Luce del mondo

Luce del mondo

Commento di Fra Marcello Buscemi e Suor Cristiana Scandura

San Domenico

Vangelo: Mt 5,13-16

Riflessione biblica

 “Voi siete il sale della terra … Voi siete la luce del mondo” (Mt 5,13-16). Due immagini simboliche, che si applicano bene a S. Domenico: egli fu sale con la sua predicazione piena di sapienza divina, fu luce nella predicazione della verità del Vangelo. Ma anche la finalità che lo guidò fu unica e diretta: “perché vedano le vostre opere buone e rendano gloria al Padre vostro che è nei cieli” (Mt 5,16). Egli diede testimonianza a Dio e a Cristo con il suo stile di vita: si innamorò della parola di Dio, tanto di poter dire: “Lampada ai miei passi è la tua parola, luce sul mio cammino” (Sal 119,105) e fece sue le parole del Salmista: “Il Signore è mia luce e mia salvezza: di chi avrò timore? Il Signore è difesa della mia vita: di chi avrò paura?” (Sal 27,1). Guidato da Dio, amò la sapienza: L’amò più della salute e della bellezza, preferì avere lei più che la luce, perché lo splendore che viene da lei non tramonta” (Sap 7,10). Fu così innamorato di Dio, che il suo biografo affermò: “O parlava con Dio o parlava di Dio”. Allo stesso tempo, imparò la sapienza della Croce, sale che dà gusto alla nostra comunione con Gesù. Di lui si può dire: “Ritenni di non sapere altro in mezzo a voi se non Gesù Cristo crocifisso. La mia parola e il mio messaggio non si basarono su discorsi persuasivi di sapienza, ma sulla manifestazione dello Spirito perché la vostra fede non si fondi sulla sapienza umana, ma sulla potenza di Dio” (1Cor 2,2-5). Innamorato di Cristo, prese sul serio la parola di Gesù: Voi siete la luce del mondo”: lo fu realmente, vero riflesso della luce di Cristo, “il sole che sorge dall’alto, per risplendere su quelli che stanno nelle tenebre e nell’ombra di morte, e dirigere i nostri passi sulla via della pace” (Lc 1,78-79). A lui guarda il cristiano e si immerge nella sua luce per rendergli testimonianza: “Se un tempo eravate tenebra, ora siete luce nel Signore. Comportatevi perciò come figli della luce; il frutto della luce consiste in ogni bontà, giustizia e verità” (Ef 5,8-9). E la luce del cristiano diviene manifesta nel comandamento dell’amore: “Vi scrivo un comandamento nuovo, e ciò è vero in lui e in voi, perché le tenebre stanno diradandosi e già appare la luce vera.
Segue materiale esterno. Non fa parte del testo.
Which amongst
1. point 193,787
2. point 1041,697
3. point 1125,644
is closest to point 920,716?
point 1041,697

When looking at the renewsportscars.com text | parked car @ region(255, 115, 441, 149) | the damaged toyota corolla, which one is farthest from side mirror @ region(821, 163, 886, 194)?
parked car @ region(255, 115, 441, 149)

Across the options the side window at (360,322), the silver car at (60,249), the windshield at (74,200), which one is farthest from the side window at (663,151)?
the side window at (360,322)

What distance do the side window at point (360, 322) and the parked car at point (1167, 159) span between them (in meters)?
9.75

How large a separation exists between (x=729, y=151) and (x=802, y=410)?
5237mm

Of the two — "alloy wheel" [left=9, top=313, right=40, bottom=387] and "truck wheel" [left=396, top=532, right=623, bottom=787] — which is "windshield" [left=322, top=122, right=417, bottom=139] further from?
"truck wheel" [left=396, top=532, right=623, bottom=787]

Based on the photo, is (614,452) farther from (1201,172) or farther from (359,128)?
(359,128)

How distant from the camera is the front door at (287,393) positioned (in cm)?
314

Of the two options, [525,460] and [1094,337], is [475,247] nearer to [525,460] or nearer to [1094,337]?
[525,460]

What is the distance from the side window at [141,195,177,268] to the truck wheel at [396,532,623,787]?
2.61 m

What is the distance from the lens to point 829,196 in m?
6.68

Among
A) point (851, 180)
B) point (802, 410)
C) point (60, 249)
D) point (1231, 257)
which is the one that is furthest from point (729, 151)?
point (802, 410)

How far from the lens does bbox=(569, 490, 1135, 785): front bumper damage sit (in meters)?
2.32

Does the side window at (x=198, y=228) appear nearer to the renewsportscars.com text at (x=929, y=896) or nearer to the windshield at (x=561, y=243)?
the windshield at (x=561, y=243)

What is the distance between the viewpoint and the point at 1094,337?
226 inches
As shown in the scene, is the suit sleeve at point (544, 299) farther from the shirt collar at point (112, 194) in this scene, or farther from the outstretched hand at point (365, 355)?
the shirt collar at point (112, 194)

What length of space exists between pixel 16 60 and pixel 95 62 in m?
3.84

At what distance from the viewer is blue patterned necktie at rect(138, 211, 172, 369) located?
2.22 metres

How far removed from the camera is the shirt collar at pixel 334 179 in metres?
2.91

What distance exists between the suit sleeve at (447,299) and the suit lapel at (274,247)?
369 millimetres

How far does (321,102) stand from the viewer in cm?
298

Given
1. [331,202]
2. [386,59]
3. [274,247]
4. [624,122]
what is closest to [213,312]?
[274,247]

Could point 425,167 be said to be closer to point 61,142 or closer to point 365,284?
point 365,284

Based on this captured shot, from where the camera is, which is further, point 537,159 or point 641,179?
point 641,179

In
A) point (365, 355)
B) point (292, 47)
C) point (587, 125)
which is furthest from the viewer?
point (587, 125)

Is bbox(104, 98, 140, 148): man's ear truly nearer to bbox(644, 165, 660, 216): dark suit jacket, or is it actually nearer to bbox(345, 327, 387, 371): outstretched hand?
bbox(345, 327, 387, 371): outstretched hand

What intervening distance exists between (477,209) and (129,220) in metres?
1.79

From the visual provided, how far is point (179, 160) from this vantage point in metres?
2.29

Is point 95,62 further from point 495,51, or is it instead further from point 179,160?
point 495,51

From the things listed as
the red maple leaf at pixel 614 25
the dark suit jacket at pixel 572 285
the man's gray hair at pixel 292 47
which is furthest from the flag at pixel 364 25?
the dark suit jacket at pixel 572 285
Chi dice di essere nella luce e odia suo fratello, è ancora nelle tenebre. Chi ama suo fratello, rimane nella luce e non vi è in lui occasione di inciampo” (1Gv 2,8-10)

Lettura esistenziale

“Voi siete la luce del mondo; non può restare nascosta una città che sta sopra un monte” (Mt 5, 14). Gesù usa due immagini forti, quella della luce e quella del sale, per rendere l’idea di quello che un cristiano dovrebbe essere nel mondo. Le opere che danno luce e sapore alla vita non sono quelle che glorificano colui che le compie, ma quelle che indicano che costui ha una relazione con il Padre celeste. Sono le opere in cui le persone non manifestano le loro qualità, non sono eroismi personali, ma atti di fiducia, di abbandono, di misericordia. Sono quelle opere che fanno dire: vedo la potenza del Padre in te. Quello che fai non può venire da te. Il sale per dare sapore alle vivande, scompare. Così la testimonianza della fede è significativa non solo quando si compiono opere grandi, riconoscibili agli occhi del mondo, ma anche e soprattutto quando silenziosamente, nell’umiltà, nel nascondimento e nell’offerta d’amore, si dà sapore al mondo. Ciascuno di noi ha il potere di rendere migliore o peggiore il mondo. In base a come impostiamo la nostra esistenza possiamo lasciare una scia di luce in questo mondo o accrescerne le tenebre. Cristo poi non dice: dovete essere, sforzatevi di diventare, ma voi siete già luce! Dunque, la luce è già dentro di noi: occorre però liberarla da tutto ciò che la offusca. La luce non illumina se stessa e il sale non serve a se stesso, ma deve sciogliersi nel cibo, deve donarsi. Se abbiamo come unica regola di vita l’amore, che si fa dono, saremo luce e sale per tutti coloro che incontriamo.